Weekly Photo Challenge: Converge

To photograph is to hold one’s breath, when all faculties converge to capture fleeting reality. It’s at that precise moment that mastering an image becomes a great physical and intellectual joy. Henri Cartier-Bresson

I love those creative moments, which come out of the blue.  Unexpected and magical, they are doorways into other dimensions.  Our senses are heightened.  Time collapses and we linger in the moment, which lasts for only a few seconds or minutes, but it feels like hours.  There’s a convergence of past and present, reality and imagination, and the ordinary and extraordinary.  For this week’s photo challenge, I’d like to share one of those moments.

On a recent visit to New York City to help a sick relative, I had several hours to myself one Saturday night and headed uptown to the Metropolitan Museum of Art, which was fortunately open late.   I wanted to see one of my favorite places in the city–The Temple of Dendur.  To my surprise, the museum was crowded, filled with students, tourists, couples, families.   But as soon as I entered the Sackler Wing, I was whisked away to a calm and tranquil place.  I lingered among the magnificent Egyptian relics created during the reign of Augustus Caesar (15 B.C.).

Sackler Wing 2

I walked through the temple, a massive 82 feet long, and joined groups of people pausing to take pictures.
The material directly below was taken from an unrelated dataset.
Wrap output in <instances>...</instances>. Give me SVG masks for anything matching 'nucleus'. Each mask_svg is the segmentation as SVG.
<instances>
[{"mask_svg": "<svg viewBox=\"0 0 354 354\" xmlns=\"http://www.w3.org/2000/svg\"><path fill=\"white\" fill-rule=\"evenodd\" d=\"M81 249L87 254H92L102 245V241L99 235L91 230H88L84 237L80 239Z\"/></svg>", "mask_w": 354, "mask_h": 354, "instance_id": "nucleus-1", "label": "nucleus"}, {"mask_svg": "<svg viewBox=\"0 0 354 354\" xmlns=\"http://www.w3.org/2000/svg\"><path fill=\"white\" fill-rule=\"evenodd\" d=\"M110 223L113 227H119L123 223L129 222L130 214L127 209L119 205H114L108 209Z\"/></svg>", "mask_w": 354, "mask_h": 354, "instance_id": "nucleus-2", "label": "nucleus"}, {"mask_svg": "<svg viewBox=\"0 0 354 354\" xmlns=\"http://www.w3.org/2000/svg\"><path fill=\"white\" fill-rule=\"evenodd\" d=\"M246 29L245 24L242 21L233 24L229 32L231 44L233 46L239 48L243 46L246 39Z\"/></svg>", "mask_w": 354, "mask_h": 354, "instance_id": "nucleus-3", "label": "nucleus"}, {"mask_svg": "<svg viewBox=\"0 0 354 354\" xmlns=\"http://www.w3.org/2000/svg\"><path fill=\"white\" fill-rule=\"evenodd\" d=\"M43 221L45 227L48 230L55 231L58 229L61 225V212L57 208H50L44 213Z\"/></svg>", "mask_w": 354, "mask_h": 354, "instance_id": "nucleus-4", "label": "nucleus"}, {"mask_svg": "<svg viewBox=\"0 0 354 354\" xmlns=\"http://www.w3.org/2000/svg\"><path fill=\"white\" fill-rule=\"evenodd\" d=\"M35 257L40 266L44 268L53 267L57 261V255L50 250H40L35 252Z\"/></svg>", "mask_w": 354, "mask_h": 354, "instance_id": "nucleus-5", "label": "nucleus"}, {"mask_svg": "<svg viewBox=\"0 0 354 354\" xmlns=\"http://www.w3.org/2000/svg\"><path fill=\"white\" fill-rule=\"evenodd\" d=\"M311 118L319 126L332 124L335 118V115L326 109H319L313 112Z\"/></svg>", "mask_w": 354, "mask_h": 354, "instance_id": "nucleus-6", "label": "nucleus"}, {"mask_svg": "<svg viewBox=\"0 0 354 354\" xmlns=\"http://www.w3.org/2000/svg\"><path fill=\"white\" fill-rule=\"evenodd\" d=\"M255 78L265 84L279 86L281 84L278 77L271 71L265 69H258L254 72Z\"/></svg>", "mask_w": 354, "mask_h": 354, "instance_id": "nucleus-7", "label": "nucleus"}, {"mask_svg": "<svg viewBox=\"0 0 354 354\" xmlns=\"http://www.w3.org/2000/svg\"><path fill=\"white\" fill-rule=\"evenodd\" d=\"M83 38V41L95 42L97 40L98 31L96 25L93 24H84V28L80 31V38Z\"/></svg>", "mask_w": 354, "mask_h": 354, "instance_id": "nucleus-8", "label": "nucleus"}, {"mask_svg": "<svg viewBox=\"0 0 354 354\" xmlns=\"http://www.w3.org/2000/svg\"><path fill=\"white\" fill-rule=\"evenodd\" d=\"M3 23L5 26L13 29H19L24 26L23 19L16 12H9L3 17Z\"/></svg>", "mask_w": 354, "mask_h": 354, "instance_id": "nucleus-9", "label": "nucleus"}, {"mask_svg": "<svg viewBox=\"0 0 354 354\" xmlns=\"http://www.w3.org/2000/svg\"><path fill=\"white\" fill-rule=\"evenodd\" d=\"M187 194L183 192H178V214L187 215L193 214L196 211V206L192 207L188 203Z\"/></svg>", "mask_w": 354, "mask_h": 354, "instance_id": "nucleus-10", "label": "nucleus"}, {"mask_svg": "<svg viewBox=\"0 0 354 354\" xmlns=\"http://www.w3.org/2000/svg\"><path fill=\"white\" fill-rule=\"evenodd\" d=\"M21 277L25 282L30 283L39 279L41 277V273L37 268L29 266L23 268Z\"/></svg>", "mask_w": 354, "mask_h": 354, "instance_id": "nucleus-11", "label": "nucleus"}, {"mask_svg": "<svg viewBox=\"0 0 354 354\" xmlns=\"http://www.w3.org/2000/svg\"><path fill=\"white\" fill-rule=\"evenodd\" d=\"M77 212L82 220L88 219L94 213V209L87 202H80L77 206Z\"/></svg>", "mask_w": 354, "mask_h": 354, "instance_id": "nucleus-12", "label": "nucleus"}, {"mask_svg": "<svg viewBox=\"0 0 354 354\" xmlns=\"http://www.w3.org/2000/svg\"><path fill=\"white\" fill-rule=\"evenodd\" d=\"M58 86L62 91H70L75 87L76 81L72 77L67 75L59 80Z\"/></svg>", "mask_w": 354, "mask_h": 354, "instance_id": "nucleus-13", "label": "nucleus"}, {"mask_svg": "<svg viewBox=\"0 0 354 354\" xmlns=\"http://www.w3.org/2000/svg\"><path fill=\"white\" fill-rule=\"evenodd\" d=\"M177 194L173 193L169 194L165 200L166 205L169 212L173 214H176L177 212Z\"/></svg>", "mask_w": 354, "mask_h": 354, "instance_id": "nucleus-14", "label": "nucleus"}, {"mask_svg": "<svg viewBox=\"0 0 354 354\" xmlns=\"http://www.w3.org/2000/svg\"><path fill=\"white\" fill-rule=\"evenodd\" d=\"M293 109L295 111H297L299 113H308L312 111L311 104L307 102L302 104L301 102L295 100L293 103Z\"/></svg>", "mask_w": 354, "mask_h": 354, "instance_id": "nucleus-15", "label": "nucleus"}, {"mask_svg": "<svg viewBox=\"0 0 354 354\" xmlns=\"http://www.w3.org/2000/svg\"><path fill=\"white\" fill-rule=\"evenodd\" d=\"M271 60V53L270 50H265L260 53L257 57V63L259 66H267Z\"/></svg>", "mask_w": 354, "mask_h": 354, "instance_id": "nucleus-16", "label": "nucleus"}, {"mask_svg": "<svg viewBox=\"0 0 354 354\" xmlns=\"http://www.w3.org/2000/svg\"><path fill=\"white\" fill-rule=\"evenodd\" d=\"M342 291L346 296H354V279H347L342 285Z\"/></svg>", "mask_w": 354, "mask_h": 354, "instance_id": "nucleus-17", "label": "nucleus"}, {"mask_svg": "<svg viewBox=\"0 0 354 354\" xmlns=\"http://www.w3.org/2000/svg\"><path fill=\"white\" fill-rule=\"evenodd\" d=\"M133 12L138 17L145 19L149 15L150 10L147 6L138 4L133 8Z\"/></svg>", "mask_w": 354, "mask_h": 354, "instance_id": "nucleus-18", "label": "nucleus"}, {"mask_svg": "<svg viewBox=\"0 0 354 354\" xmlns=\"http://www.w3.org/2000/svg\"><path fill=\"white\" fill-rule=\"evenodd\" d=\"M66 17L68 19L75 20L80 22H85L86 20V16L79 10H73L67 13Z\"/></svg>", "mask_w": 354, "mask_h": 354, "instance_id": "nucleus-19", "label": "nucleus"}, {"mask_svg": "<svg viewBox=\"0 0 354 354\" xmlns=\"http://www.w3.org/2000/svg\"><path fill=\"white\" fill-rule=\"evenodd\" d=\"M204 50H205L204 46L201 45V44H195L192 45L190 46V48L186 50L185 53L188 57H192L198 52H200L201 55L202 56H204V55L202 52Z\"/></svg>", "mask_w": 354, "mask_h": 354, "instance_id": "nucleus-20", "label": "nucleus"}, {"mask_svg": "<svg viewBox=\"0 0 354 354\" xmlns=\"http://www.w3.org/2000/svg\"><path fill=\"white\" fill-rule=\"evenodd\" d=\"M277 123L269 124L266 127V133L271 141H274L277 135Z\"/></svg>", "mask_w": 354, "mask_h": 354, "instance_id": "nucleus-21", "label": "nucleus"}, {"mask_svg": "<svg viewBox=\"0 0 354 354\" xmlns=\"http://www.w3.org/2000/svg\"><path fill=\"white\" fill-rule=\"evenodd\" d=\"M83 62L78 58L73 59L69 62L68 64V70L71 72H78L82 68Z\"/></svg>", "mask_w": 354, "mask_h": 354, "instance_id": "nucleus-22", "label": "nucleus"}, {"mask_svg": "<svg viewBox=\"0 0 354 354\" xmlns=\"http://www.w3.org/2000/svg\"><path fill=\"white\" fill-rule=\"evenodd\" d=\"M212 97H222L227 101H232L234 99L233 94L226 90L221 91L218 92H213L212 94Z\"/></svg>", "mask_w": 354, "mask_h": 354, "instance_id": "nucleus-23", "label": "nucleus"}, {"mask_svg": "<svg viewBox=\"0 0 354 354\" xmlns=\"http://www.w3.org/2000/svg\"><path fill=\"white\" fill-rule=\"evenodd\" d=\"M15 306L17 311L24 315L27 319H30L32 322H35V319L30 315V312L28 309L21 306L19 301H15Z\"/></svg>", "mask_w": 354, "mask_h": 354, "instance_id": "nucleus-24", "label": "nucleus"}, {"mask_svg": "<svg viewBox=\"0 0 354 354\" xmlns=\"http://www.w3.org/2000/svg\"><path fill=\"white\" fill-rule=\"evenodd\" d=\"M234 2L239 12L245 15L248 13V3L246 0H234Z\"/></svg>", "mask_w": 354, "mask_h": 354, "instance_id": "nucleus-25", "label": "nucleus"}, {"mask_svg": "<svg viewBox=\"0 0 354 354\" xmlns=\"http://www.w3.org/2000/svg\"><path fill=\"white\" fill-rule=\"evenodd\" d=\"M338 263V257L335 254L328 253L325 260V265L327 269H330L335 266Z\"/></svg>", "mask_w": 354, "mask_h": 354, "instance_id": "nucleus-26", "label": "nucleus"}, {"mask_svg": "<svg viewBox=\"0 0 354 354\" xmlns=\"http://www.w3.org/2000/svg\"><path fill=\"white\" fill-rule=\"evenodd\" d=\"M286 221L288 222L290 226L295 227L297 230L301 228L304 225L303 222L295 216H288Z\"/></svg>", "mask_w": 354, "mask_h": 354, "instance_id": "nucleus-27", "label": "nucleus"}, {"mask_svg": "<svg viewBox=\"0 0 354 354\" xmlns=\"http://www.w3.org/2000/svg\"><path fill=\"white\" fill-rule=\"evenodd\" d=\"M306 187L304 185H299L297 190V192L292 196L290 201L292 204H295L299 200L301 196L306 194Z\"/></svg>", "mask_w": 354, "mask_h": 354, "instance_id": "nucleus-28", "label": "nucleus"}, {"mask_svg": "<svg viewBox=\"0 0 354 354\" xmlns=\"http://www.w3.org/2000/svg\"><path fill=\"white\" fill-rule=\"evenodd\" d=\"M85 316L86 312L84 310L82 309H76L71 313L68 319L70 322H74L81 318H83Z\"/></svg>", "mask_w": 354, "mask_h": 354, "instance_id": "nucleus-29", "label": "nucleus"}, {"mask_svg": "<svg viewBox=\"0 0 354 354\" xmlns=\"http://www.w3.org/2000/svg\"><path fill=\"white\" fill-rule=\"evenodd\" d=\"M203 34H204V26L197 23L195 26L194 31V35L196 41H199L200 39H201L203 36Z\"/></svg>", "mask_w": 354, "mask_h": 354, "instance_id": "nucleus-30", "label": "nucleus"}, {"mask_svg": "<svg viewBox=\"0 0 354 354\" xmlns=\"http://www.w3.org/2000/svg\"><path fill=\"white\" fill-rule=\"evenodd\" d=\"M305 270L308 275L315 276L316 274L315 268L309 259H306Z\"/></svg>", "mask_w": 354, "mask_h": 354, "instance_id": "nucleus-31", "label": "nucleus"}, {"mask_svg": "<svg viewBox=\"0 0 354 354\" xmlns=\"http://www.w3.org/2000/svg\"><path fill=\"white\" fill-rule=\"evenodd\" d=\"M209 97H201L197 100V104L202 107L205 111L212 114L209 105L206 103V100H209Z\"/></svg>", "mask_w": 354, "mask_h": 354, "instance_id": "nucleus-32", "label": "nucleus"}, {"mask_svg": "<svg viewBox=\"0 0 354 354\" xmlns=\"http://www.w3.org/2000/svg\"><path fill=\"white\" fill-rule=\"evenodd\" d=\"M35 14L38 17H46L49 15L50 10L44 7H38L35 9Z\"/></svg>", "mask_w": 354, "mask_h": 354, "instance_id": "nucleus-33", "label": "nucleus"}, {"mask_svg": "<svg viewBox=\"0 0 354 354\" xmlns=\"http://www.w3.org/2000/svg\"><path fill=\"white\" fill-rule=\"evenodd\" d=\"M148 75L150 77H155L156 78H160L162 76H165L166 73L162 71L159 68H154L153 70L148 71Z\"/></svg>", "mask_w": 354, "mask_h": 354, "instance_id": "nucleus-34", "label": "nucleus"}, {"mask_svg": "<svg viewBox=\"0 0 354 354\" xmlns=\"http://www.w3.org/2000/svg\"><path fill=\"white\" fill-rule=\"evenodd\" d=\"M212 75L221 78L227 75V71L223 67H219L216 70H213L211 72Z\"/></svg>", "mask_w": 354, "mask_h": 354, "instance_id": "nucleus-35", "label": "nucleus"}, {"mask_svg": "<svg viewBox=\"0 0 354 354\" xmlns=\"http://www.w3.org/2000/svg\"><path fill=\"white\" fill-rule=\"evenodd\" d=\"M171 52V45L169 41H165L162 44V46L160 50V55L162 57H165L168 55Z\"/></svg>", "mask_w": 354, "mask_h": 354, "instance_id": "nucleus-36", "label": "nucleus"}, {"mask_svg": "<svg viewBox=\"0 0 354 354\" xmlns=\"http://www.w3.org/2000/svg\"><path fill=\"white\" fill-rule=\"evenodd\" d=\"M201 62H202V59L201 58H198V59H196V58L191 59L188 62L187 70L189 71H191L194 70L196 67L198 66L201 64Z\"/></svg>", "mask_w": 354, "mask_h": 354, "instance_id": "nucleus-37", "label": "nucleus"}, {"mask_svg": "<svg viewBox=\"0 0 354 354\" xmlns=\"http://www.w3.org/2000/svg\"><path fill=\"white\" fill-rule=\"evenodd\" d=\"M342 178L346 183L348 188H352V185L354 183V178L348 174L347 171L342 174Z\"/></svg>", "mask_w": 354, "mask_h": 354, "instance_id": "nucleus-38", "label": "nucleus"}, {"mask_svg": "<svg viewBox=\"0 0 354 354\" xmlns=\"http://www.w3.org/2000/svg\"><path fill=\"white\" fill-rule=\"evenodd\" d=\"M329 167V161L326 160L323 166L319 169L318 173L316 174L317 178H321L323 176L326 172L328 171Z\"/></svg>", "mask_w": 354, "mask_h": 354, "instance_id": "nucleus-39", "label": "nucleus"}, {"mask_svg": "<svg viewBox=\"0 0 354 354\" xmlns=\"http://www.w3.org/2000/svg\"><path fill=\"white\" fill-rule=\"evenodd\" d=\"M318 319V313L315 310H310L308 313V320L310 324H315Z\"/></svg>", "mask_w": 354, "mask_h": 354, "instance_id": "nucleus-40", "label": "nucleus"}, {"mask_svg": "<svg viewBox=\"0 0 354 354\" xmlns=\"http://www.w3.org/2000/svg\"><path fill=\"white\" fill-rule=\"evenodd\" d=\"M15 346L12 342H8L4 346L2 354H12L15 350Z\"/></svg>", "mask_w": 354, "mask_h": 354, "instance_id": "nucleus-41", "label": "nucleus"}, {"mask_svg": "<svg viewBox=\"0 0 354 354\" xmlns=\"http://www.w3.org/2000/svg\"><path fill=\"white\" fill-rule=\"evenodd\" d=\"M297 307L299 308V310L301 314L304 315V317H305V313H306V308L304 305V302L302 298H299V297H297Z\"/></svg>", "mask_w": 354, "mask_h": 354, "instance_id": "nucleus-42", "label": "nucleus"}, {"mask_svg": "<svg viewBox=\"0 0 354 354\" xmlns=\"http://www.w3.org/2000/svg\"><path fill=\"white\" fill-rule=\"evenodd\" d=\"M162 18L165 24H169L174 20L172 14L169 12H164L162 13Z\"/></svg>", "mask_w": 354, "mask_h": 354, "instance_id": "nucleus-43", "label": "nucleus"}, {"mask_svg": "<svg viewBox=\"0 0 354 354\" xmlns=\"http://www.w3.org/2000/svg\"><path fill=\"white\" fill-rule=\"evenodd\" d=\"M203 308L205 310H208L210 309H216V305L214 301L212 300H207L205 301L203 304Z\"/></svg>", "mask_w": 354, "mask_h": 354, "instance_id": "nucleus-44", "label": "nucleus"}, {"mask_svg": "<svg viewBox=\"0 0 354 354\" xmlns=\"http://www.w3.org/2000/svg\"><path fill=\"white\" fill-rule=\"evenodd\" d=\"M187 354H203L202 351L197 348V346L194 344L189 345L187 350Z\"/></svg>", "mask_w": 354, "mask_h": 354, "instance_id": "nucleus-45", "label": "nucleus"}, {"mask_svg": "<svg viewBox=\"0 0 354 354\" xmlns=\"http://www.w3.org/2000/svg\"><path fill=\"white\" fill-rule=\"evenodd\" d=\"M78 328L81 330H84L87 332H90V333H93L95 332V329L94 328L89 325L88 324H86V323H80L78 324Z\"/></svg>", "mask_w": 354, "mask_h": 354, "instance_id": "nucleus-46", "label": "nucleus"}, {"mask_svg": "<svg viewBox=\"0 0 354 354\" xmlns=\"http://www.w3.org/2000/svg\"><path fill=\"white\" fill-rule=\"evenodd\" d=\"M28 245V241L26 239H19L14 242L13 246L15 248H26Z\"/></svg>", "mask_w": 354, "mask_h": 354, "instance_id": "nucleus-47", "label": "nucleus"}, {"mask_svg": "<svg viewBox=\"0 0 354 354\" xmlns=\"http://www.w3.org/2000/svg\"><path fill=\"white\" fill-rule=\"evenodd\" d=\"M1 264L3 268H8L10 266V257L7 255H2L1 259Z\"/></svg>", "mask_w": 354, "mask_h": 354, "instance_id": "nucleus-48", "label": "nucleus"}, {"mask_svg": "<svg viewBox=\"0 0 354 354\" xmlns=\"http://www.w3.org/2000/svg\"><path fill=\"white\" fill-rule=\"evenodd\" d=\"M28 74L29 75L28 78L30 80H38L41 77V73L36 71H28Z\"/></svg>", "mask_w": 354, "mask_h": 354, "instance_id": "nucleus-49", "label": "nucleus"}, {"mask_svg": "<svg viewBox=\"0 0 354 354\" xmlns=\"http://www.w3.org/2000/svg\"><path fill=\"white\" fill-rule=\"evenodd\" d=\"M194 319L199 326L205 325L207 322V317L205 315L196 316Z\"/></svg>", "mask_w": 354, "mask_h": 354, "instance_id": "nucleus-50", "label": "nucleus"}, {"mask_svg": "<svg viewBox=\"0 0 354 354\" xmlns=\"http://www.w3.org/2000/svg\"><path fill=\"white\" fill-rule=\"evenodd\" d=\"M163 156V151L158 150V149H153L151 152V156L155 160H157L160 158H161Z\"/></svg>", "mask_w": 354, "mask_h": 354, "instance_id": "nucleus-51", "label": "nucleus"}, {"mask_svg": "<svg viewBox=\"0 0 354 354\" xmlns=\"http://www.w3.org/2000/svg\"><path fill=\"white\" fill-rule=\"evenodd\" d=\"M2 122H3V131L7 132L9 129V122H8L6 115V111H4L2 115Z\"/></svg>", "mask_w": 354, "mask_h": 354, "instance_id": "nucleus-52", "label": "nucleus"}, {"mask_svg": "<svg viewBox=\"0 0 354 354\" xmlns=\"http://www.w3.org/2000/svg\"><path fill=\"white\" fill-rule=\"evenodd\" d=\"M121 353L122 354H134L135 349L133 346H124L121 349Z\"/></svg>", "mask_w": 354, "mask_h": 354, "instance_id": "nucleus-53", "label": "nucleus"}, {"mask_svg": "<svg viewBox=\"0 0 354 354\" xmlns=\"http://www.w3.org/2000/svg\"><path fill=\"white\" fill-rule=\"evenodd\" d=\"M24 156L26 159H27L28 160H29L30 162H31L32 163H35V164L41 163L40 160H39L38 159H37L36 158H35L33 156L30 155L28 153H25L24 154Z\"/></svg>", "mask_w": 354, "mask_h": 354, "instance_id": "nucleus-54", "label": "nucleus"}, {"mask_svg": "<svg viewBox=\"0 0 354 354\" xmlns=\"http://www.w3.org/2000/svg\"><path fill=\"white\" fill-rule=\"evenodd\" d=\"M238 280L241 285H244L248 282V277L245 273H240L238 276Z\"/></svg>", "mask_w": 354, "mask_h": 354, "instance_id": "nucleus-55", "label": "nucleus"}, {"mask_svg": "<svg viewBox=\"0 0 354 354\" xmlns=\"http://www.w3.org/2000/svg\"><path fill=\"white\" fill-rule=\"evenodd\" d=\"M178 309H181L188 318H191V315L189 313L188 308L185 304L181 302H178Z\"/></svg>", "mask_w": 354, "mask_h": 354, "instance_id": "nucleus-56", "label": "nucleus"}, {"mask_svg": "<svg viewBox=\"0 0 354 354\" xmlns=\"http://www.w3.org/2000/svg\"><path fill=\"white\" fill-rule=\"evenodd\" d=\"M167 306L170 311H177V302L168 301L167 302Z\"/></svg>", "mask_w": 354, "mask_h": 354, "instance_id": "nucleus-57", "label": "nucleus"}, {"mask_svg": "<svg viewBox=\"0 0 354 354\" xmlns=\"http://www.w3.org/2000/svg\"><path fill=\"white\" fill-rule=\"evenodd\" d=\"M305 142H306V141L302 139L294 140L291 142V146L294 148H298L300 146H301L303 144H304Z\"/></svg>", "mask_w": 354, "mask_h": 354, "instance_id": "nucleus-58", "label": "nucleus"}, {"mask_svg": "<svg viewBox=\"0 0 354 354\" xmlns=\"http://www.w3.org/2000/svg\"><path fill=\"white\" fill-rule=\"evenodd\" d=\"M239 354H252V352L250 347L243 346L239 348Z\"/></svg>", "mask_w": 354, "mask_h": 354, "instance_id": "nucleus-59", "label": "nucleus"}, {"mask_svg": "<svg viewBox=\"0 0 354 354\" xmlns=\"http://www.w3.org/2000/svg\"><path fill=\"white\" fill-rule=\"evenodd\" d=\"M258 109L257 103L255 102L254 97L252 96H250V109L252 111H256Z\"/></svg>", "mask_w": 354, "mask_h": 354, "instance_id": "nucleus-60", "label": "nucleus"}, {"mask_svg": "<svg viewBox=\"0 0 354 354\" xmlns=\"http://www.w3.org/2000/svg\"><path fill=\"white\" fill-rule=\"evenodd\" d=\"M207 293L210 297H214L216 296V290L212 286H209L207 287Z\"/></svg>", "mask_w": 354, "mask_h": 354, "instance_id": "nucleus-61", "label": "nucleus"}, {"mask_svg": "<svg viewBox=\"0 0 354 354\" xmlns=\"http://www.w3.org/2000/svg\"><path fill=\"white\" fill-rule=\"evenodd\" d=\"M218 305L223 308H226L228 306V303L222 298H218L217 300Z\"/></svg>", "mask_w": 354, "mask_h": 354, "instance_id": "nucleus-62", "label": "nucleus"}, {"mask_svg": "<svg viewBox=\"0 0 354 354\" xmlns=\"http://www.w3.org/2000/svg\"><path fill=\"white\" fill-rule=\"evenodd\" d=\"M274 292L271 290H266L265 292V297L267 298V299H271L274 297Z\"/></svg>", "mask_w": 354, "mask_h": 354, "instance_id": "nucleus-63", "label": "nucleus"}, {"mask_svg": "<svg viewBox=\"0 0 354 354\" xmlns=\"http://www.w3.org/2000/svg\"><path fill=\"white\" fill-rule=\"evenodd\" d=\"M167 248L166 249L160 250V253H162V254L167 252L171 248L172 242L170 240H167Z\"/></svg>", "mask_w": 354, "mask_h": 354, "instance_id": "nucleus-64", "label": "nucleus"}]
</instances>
At the Temple of Dendur, The Sackler Wing, The Metropolitan Museum of Art

With a little imagination, I could almost believe I was in Ancient Egypt.

The Sphinx, The Sackler Wing, The Temple of Dendur, The Metropolitan Museum of Art

The Sphinx, The Sackler Wing, The Temple of Dendur, The Metropolitan Museum of Art

In this last photo, three time periods converge:  Ancient Egypt, the graffiti inscription by P.S. Gorde from 1820, and the present.

Temple of Dendur, The Metropolitan Museum of Art, New York

Temple of Dendur, The Metropolitan Museum of Art, New York

Once again, as I left, I vowed to return to this magical place on my next visit to New York.   And now, I’d love to hear from you.  What are your special inspirational spots that you return to again and again?  What’s magical about these places?

For more information on the temple and the museum collection, click here.

16 replies »

    • Hi Rajiv. Thanks for stopping by. Yes, the quote is great. Glad you liked the photos. I only had my cell phone and no special camera or lenses. But the results were better than I expected.


  1. Hi Tina. Thanks so much! It’s tricky some times to balance the close up shots with the images which give a broader view of the scene/place. The lighting was great–because of the darkness in the space and isolated spot lights. I appreciate your feedback! –Patti


  2. I love those gigantic old Egyptian monuments. They are so humbling. I return to view large chunks of nature- huge old bristle cone pine trees, mountain sides of crumbling tallus slopes, or just huge boulders.